Goldfless SJ, Belmont BJ, de Paz AM, Liu JF, Niles JC - Nucleic Acids Res. (2012)

Bottom Line: Here, we demonstrate the use of a chemically-inducible RNA-protein interaction to regulate eukaryotic translation.By genetically encoding Tet Repressor protein (TetR)-binding RNA elements into the 5'-untranslated region (5'-UTR) of an mRNA, translation of a downstream coding sequence is directly controlled by TetR and tetracycline analogs.In endogenous and synthetic 5'-UTR contexts, this system efficiently regulates the expression of multiple target genes, and is sufficiently stringent to distinguish functional from non-functional RNA-TetR interactions.
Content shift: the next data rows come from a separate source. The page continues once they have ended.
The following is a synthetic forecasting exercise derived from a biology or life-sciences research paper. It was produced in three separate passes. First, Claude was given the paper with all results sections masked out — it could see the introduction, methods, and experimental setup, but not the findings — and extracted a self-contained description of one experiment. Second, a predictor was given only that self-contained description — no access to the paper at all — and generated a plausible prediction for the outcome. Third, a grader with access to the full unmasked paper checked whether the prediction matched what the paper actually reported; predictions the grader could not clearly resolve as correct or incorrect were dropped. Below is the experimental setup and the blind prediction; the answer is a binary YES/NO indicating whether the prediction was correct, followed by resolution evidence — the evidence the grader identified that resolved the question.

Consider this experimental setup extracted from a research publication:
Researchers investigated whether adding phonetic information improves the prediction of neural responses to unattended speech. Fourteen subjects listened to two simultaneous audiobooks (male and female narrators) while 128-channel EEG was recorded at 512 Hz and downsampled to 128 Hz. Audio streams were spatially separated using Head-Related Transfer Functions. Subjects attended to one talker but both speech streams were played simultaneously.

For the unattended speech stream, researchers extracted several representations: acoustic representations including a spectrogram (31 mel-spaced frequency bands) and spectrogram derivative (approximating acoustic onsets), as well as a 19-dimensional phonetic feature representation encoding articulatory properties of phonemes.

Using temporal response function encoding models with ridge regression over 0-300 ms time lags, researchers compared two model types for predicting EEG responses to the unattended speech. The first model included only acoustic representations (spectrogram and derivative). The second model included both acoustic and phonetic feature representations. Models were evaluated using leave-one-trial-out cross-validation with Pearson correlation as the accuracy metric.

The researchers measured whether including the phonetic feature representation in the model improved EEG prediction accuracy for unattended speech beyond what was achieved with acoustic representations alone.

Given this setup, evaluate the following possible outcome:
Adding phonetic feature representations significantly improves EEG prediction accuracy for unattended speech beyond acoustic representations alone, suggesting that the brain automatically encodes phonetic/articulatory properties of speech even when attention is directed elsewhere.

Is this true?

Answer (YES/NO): NO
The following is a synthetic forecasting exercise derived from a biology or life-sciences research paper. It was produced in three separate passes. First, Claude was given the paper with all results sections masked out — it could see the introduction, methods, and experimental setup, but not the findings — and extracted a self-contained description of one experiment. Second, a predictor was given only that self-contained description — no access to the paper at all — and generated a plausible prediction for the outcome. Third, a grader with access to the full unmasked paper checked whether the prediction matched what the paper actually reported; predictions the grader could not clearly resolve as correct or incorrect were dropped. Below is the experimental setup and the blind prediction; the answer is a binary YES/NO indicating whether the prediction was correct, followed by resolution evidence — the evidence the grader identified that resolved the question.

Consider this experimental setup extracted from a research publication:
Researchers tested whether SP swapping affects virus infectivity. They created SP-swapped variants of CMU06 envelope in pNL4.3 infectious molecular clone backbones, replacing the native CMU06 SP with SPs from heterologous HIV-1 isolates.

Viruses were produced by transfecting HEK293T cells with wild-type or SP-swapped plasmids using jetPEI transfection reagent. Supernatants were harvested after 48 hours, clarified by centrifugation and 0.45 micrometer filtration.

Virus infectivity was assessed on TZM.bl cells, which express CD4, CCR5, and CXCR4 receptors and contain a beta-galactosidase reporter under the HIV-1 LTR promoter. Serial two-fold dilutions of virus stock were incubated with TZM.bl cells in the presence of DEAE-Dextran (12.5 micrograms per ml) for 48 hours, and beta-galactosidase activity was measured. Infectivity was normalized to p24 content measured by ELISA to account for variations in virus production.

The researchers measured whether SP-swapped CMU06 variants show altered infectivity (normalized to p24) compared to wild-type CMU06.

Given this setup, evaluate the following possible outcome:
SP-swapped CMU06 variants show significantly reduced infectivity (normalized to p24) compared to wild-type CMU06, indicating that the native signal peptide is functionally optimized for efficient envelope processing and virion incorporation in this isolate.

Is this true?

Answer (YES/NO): NO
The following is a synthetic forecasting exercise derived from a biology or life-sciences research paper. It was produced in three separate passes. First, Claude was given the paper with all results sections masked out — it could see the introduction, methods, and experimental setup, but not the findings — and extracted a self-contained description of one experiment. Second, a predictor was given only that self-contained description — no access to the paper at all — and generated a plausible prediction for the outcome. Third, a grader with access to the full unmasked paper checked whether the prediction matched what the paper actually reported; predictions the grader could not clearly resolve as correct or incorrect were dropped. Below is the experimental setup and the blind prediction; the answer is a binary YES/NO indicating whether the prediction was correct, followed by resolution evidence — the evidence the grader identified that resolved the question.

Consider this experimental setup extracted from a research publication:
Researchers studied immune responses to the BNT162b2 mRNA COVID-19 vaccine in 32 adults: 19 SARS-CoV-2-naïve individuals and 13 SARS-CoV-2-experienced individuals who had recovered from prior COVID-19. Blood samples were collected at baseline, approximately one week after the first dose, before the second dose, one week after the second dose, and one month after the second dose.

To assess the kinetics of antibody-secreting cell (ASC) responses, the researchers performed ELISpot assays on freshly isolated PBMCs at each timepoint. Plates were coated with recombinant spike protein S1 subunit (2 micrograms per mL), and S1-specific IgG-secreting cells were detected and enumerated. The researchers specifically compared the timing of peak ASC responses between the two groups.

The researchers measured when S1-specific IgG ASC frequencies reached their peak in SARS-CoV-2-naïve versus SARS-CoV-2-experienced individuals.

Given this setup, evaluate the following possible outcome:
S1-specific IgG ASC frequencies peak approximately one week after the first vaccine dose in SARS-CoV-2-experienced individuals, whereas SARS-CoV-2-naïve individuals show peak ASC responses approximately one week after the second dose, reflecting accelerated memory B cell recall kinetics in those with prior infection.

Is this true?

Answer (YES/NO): YES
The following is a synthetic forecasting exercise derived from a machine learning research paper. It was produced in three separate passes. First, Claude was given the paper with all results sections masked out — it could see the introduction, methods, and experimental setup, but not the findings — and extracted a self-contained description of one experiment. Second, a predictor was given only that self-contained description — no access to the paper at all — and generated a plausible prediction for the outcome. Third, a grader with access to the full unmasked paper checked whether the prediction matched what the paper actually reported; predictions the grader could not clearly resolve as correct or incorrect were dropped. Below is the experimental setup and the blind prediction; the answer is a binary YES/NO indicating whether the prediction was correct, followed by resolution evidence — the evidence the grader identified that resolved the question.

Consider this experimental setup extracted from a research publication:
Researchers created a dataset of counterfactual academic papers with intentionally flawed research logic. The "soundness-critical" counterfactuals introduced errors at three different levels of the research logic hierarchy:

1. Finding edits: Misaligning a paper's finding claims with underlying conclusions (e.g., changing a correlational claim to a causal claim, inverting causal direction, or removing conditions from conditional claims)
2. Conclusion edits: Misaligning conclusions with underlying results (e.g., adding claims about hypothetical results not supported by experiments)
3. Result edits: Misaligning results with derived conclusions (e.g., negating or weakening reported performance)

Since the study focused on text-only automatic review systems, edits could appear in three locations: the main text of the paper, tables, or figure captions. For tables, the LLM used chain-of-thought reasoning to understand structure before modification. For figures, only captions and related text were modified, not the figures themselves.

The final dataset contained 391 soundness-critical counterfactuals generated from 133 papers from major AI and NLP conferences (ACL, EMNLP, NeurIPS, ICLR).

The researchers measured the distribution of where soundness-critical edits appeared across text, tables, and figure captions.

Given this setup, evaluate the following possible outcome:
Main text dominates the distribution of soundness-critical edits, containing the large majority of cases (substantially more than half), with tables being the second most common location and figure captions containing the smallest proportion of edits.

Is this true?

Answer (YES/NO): YES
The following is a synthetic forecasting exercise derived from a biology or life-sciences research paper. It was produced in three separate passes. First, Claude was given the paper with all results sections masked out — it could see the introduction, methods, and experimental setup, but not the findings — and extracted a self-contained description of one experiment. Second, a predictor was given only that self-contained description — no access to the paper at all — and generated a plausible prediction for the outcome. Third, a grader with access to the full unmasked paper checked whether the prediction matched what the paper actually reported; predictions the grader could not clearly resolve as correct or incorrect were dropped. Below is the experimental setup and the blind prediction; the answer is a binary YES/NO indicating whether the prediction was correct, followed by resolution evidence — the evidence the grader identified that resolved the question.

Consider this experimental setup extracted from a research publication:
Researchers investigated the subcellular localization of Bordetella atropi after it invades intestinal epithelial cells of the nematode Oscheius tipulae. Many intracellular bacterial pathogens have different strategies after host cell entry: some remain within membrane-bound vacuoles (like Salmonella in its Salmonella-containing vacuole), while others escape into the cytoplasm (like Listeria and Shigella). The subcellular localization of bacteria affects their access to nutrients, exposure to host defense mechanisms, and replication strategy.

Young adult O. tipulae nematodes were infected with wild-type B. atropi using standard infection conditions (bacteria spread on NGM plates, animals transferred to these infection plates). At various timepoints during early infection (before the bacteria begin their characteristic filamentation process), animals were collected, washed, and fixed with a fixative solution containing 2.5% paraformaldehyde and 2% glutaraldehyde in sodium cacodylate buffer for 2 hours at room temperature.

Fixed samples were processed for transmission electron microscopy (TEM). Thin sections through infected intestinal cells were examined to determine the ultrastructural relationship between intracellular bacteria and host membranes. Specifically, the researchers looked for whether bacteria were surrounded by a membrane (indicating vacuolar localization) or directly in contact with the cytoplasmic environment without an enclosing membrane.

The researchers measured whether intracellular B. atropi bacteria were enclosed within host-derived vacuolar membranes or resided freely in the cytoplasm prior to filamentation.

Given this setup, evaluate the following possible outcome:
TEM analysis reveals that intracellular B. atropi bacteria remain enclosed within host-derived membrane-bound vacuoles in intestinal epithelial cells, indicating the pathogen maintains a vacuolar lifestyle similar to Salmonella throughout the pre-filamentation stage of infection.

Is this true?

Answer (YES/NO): NO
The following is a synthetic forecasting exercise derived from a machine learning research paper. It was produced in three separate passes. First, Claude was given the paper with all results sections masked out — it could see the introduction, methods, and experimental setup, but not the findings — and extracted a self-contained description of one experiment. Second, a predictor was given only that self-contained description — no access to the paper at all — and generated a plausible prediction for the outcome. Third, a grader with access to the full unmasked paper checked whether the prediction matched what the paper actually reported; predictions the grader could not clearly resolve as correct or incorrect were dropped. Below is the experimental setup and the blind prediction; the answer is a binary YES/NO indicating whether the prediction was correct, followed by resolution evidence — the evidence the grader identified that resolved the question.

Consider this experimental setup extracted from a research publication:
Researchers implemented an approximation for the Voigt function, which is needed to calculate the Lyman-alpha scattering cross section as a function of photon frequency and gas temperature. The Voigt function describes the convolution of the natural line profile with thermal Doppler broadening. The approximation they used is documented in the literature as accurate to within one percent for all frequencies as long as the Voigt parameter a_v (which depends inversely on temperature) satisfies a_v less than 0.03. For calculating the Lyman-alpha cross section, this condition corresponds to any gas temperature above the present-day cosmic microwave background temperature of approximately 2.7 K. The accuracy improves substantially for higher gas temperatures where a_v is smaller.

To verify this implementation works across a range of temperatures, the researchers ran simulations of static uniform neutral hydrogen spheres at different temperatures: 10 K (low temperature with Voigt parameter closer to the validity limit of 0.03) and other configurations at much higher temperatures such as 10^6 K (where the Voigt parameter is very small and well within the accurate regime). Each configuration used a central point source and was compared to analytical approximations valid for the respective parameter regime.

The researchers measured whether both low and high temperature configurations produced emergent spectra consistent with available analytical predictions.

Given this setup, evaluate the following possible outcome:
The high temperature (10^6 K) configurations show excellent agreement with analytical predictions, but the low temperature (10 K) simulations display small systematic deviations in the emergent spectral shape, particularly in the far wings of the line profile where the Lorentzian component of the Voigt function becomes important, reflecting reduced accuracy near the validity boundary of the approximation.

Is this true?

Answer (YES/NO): NO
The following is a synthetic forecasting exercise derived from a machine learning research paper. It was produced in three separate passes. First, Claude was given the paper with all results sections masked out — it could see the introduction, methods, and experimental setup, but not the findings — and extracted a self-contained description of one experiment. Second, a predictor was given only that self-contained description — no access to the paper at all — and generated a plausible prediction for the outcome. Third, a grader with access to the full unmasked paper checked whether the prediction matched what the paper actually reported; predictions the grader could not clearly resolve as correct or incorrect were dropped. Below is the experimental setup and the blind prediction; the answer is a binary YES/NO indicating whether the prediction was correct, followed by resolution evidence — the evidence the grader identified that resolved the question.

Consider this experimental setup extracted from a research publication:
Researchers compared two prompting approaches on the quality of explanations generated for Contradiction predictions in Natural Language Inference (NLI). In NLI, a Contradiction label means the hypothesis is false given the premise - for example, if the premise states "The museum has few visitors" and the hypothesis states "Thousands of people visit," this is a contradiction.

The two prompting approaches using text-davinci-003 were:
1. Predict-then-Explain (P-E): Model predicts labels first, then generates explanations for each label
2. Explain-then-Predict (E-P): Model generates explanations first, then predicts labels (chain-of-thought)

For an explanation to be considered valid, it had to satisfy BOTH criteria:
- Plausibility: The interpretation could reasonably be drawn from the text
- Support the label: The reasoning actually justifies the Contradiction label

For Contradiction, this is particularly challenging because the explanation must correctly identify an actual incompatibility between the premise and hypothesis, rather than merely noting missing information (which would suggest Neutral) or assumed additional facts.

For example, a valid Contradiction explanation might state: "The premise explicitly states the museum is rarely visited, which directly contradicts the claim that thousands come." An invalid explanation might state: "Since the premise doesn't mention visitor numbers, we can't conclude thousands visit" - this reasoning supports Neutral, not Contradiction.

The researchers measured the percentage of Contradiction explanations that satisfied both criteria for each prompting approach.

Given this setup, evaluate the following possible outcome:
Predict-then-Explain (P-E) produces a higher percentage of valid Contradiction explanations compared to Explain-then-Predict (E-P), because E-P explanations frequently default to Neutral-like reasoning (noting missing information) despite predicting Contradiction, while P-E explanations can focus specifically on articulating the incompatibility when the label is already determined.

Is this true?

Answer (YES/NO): NO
View Article: PubMed Central - PubMed

Affiliation: Department of Biological Engineering, Massachusetts Institute of Technology, 77 Massachusetts Avenue, Cambridge, MA 02139, USA.

ABSTRACT
Sequence-specific RNA-protein interactions, though commonly used in biological systems to regulate translation, are challenging to selectively modulate. Here, we demonstrate the use of a chemically-inducible RNA-protein interaction to regulate eukaryotic translation. By genetically encoding Tet Repressor protein (TetR)-binding RNA elements into the 5'-untranslated region (5'-UTR) of an mRNA, translation of a downstream coding sequence is directly controlled by TetR and tetracycline analogs. In endogenous and synthetic 5'-UTR contexts, this system efficiently regulates the expression of multiple target genes, and is sufficiently stringent to distinguish functional from non-functional RNA-TetR interactions. Using a reverse TetR variant, we illustrate the potential for expanding the regulatory properties of the system through protein engineering strategies.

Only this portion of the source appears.